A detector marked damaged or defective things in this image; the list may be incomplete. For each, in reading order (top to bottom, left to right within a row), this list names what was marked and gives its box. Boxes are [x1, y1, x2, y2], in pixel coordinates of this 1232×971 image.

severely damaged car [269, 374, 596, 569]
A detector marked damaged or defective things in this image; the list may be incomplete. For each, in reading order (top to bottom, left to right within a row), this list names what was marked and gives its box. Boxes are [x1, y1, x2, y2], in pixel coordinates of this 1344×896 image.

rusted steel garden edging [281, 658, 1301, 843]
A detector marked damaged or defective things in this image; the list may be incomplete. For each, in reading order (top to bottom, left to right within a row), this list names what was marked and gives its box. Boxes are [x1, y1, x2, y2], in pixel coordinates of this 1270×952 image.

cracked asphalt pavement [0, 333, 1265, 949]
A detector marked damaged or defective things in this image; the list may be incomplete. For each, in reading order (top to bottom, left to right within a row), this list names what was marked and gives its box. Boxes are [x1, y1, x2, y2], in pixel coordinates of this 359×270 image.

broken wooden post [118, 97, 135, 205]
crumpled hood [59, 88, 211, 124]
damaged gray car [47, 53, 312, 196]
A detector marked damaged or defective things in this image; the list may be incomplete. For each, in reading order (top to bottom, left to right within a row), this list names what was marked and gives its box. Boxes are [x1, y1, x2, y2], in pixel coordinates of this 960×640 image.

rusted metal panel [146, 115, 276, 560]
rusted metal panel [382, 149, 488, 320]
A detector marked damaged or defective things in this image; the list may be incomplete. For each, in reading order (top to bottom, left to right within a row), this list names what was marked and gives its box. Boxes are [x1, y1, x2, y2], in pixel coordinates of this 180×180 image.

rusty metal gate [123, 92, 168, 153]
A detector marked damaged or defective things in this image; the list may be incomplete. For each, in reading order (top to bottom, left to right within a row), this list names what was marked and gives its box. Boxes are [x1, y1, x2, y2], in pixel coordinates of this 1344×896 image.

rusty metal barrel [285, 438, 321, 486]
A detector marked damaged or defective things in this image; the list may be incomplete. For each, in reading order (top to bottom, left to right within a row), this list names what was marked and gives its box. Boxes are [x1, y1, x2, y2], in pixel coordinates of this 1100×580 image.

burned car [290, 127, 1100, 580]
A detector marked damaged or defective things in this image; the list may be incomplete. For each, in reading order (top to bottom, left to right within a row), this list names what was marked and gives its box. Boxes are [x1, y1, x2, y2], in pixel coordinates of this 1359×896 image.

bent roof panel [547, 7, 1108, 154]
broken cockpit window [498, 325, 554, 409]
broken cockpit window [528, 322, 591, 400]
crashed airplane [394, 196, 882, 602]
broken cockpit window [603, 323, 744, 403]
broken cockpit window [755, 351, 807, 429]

• • •

# EXERCISE
Rewrite every one of the records above, changing "reading order" to "scanning order" wherever it occurs and leaving all other text unchanged.

# SOLUTION
A detector marked damaged or defective things in this image; the list may be incomplete. For each, in scanning order (top to bottom, left to right within a row), this list names what was marked and gives its box. Boxes are [x1, y1, x2, y2], in pixel coordinates of this 1232×971 image.

severely damaged car [269, 374, 596, 569]
A detector marked damaged or defective things in this image; the list may be incomplete. For each, in scanning order (top to bottom, left to right within a row), this list names what was marked and gives its box. Boxes are [x1, y1, x2, y2], in pixel coordinates of this 1344×896 image.

rusted steel garden edging [281, 658, 1301, 843]
A detector marked damaged or defective things in this image; the list may be incomplete. For each, in scanning order (top to bottom, left to right within a row), this list names what was marked and gives its box. Boxes are [x1, y1, x2, y2], in pixel coordinates of this 1270×952 image.

cracked asphalt pavement [0, 333, 1265, 949]
A detector marked damaged or defective things in this image; the list may be incomplete. For each, in scanning order (top to bottom, left to right within a row), this list names what was marked and gives its box. Boxes are [x1, y1, x2, y2], in pixel coordinates of this 359×270 image.

broken wooden post [118, 97, 135, 205]
crumpled hood [59, 88, 211, 124]
damaged gray car [47, 53, 312, 196]
A detector marked damaged or defective things in this image; the list may be incomplete. For each, in scanning order (top to bottom, left to right within a row), this list names what was marked and gives its box. Boxes are [x1, y1, x2, y2], in pixel coordinates of this 960×640 image.

rusted metal panel [146, 115, 276, 560]
rusted metal panel [382, 149, 488, 320]
A detector marked damaged or defective things in this image; the list may be incomplete. For each, in scanning order (top to bottom, left to right within a row), this list names what was marked and gives its box. Boxes are [x1, y1, x2, y2], in pixel coordinates of this 180×180 image.

rusty metal gate [123, 92, 168, 153]
A detector marked damaged or defective things in this image; the list may be incomplete. For each, in scanning order (top to bottom, left to right within a row), this list names what was marked and gives its box. Boxes are [x1, y1, x2, y2], in pixel coordinates of this 1344×896 image.

rusty metal barrel [285, 438, 321, 486]
A detector marked damaged or defective things in this image; the list may be incomplete. For each, in scanning order (top to bottom, left to right within a row), this list names what was marked and gives its box. Boxes are [x1, y1, x2, y2], in pixel coordinates of this 1100×580 image.

burned car [290, 127, 1100, 580]
A detector marked damaged or defective things in this image; the list may be incomplete. For each, in scanning order (top to bottom, left to right within a row), this list names what was marked and gives its box. Boxes are [x1, y1, x2, y2], in pixel coordinates of this 1359×896 image.

bent roof panel [547, 7, 1108, 154]
broken cockpit window [498, 325, 554, 409]
broken cockpit window [528, 322, 591, 400]
crashed airplane [394, 196, 882, 602]
broken cockpit window [603, 323, 744, 403]
broken cockpit window [755, 351, 807, 429]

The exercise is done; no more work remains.